The experimental design and statistical analysis of all key experiments are summarized in Table 1. This table includes planned sample sizes, statistical tests, N (animals), n (units or cells), p values, and the associated figures. Power calculations were performed based on either pilot data or the relevant literature. For behavioral experiments, we based power calculations on prior pharmacological studies in PNKD (Lee et al., 2012), as well as prior chemogenetic studies in dyskinesia (Alcacer et al., 2017), typically discounting the reported effect sizes by 50%. For slice electrophysiology experiments, we based power calculations on prior publications on striatal excitability (Planert et al., 2013; Fieblinger et al., 2014) and synaptic function (Kreitzer and Malenka, 2007), again typically discounting reported effect sizes by 50%. We aimed to achieve >90% power to detect a significant difference with a two-sided α of 0.05, using the statistical tests reported in the table.

Comparison groups are indicated in Results or the figures. In behavioral experiments, caffeine-induced dyskinesia scores were compared within-group at baseline (−30 to 0 min before caffeine) and 30-60 min after caffeine injection. In chemogenetic experiments, dyskinesia scores were compared at baseline (0-10 min) and at 40-60 min following CNO administration. Only one data point was collected per animal per behavioral state/manipulation.

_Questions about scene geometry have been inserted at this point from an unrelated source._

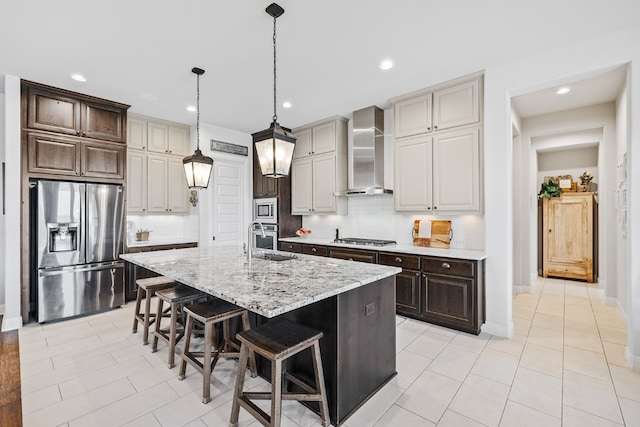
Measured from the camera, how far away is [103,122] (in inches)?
158

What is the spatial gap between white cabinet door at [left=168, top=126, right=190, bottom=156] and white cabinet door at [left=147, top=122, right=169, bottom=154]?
0.06m

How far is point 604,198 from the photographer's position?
4223mm

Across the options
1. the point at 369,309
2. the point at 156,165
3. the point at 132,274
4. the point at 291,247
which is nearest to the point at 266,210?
the point at 291,247

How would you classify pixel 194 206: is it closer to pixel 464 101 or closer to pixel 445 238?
pixel 445 238

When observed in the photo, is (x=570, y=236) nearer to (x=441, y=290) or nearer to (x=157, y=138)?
(x=441, y=290)

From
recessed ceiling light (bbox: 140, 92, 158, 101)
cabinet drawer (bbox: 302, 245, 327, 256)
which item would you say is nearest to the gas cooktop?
cabinet drawer (bbox: 302, 245, 327, 256)

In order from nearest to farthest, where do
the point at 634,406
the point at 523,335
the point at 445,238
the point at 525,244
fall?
the point at 634,406 → the point at 523,335 → the point at 445,238 → the point at 525,244

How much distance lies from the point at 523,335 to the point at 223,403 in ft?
9.83

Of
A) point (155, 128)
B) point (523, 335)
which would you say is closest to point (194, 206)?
point (155, 128)

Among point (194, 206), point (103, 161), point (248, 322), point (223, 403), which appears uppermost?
point (103, 161)

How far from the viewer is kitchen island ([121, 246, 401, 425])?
5.53ft

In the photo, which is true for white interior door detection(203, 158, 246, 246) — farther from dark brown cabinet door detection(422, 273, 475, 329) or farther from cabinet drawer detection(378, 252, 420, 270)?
dark brown cabinet door detection(422, 273, 475, 329)

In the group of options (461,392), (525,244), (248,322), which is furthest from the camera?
(525,244)

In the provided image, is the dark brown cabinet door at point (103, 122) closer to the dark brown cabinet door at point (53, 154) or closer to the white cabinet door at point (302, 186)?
the dark brown cabinet door at point (53, 154)
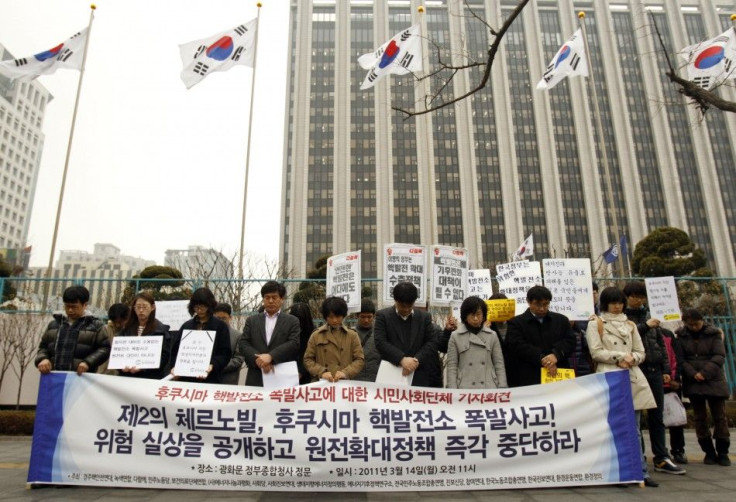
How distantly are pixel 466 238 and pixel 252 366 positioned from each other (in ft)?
181

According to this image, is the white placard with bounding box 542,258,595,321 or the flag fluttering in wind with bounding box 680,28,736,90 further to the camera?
the flag fluttering in wind with bounding box 680,28,736,90

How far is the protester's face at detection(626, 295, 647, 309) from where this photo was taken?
4.84 meters

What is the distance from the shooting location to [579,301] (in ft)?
19.3

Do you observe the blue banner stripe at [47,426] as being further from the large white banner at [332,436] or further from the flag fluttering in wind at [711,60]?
the flag fluttering in wind at [711,60]

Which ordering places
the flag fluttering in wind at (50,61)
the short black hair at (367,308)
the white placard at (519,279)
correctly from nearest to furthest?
the short black hair at (367,308) → the white placard at (519,279) → the flag fluttering in wind at (50,61)

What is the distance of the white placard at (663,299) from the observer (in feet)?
21.5

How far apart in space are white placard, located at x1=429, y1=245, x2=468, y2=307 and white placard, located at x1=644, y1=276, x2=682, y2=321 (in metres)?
2.87

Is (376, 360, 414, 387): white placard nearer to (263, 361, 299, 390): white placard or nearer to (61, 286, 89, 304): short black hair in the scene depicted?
(263, 361, 299, 390): white placard

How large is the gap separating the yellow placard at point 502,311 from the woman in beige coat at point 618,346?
0.88 meters

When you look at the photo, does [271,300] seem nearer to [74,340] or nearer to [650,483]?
[74,340]

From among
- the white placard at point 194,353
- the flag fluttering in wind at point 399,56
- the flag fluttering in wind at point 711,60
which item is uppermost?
the flag fluttering in wind at point 399,56

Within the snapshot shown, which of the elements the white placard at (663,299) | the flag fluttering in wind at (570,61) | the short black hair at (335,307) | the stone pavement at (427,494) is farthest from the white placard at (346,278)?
the flag fluttering in wind at (570,61)

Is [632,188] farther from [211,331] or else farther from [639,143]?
[211,331]

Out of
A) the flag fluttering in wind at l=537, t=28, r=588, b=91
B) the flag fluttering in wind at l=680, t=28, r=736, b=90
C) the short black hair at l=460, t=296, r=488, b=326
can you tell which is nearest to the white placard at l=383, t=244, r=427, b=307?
the short black hair at l=460, t=296, r=488, b=326
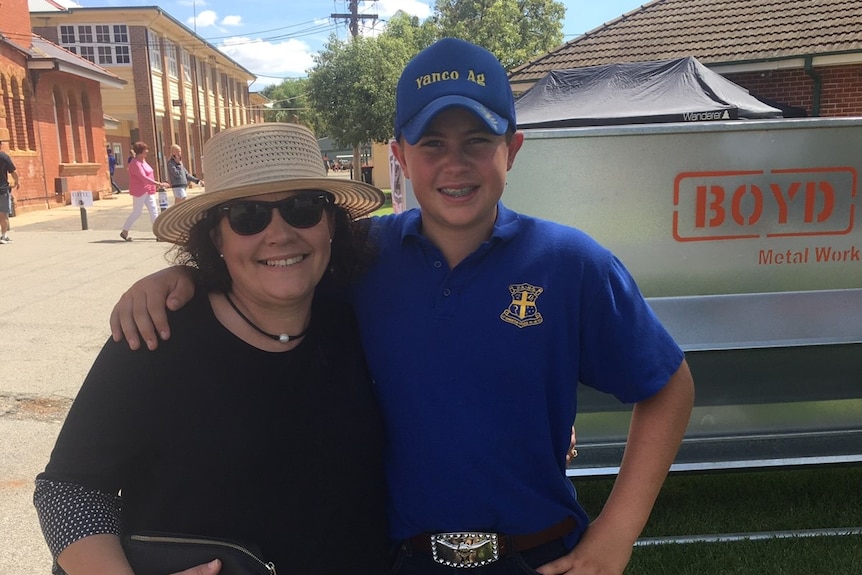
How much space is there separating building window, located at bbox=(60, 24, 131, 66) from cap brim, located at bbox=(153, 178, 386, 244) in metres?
36.4

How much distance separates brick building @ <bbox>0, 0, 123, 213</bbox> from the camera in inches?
715

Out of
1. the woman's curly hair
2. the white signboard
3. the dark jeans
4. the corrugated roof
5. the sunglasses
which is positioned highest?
the corrugated roof

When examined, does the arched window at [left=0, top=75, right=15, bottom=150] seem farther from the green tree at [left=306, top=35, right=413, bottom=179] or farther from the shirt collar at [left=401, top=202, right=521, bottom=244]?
the shirt collar at [left=401, top=202, right=521, bottom=244]

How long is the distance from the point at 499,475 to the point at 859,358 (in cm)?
209

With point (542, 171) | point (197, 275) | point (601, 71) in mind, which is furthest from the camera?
point (601, 71)

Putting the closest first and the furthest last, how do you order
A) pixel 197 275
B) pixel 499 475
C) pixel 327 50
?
pixel 499 475 < pixel 197 275 < pixel 327 50

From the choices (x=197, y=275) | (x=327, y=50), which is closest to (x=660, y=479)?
(x=197, y=275)

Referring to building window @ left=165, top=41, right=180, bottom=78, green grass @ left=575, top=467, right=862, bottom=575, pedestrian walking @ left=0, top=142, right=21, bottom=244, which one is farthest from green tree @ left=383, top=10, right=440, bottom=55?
green grass @ left=575, top=467, right=862, bottom=575

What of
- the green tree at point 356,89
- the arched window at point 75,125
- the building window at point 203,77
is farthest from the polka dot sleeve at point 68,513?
the building window at point 203,77

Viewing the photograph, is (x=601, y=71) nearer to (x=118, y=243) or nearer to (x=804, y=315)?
(x=804, y=315)

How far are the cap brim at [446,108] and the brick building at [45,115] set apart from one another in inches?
750

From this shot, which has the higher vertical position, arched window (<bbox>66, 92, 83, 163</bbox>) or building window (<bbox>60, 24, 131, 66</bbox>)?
building window (<bbox>60, 24, 131, 66</bbox>)

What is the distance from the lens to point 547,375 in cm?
155

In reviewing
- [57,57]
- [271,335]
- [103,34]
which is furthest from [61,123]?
[271,335]
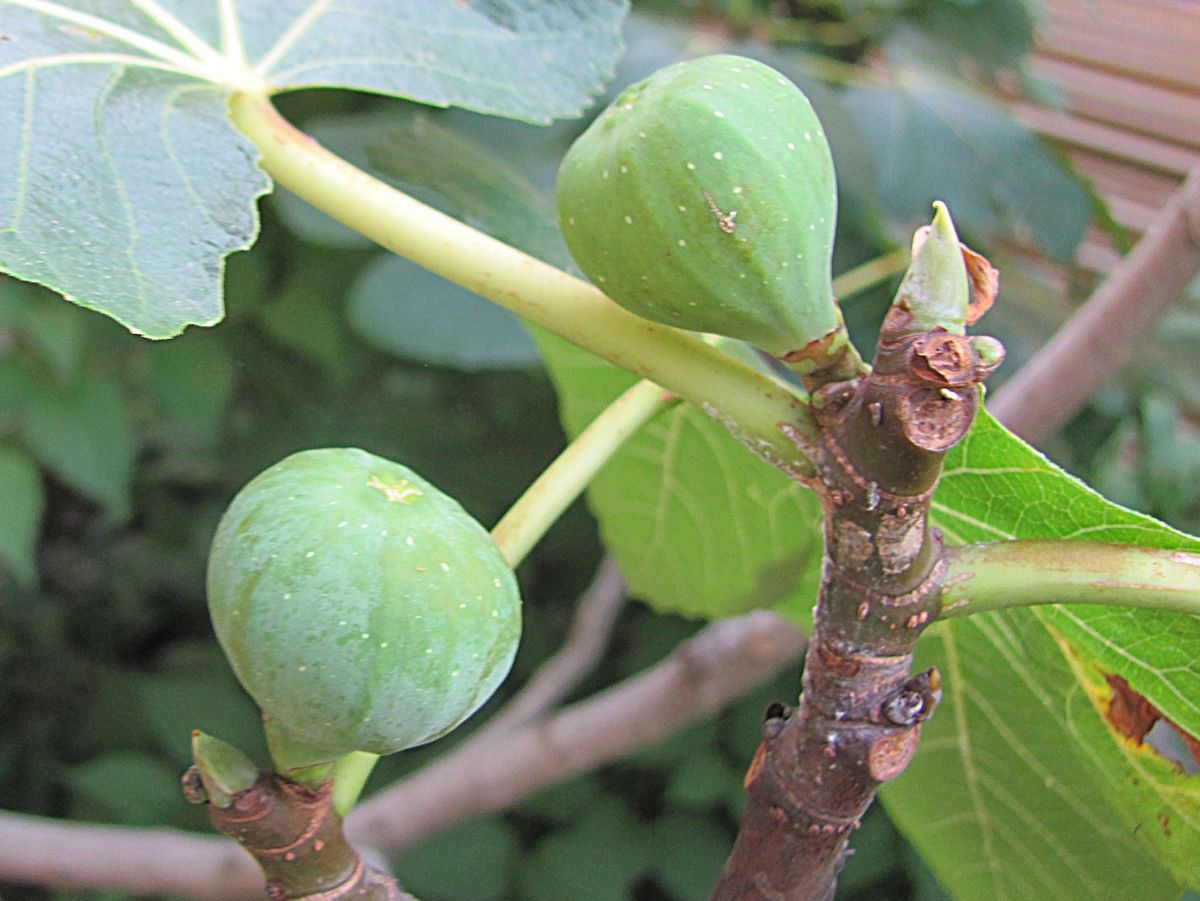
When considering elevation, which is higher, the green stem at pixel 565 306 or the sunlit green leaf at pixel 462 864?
the green stem at pixel 565 306

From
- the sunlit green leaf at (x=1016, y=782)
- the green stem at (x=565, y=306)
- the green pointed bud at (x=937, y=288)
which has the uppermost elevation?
the green pointed bud at (x=937, y=288)

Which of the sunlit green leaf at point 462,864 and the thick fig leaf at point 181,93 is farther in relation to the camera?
the sunlit green leaf at point 462,864

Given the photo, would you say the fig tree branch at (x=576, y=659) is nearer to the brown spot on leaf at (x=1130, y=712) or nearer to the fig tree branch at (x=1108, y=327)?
the fig tree branch at (x=1108, y=327)

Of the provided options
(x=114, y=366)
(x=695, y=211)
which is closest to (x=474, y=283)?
(x=695, y=211)

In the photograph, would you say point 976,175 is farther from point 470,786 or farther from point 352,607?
point 352,607

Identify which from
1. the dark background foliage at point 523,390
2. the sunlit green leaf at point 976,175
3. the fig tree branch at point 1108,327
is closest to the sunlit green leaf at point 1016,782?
the fig tree branch at point 1108,327

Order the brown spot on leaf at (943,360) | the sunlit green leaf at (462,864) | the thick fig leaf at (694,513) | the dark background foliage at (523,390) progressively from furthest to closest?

For in vivo electrophysiological experiments, firing rate was compared before, during, and after dyskinetic periods, using the average firing rate from 0-30 min before injection, 30-60 min after injection, and 0-20 min after behavioral recovery (dyskinesia score of 2). In many cases, multiple neurons were recorded in each animal in each behavioral state, but each neuron was only sampled once per animal/manipulation.

In DREADD validation slice electrophysiological experiments, IPSC amplitude was compared before and 10-15 min after addition of CNO to the ACSF. Synaptic depression was analyzed by calculating the average EPSC amplitude during the 10 min baseline and 20-30 min following a manipulation (HFS or WIN55212 application). Changes in excitability or mEPSC frequency in response to acute caffeine application were analyzed by comparing a 10 min baseline period with the value 20-30 min after drug application.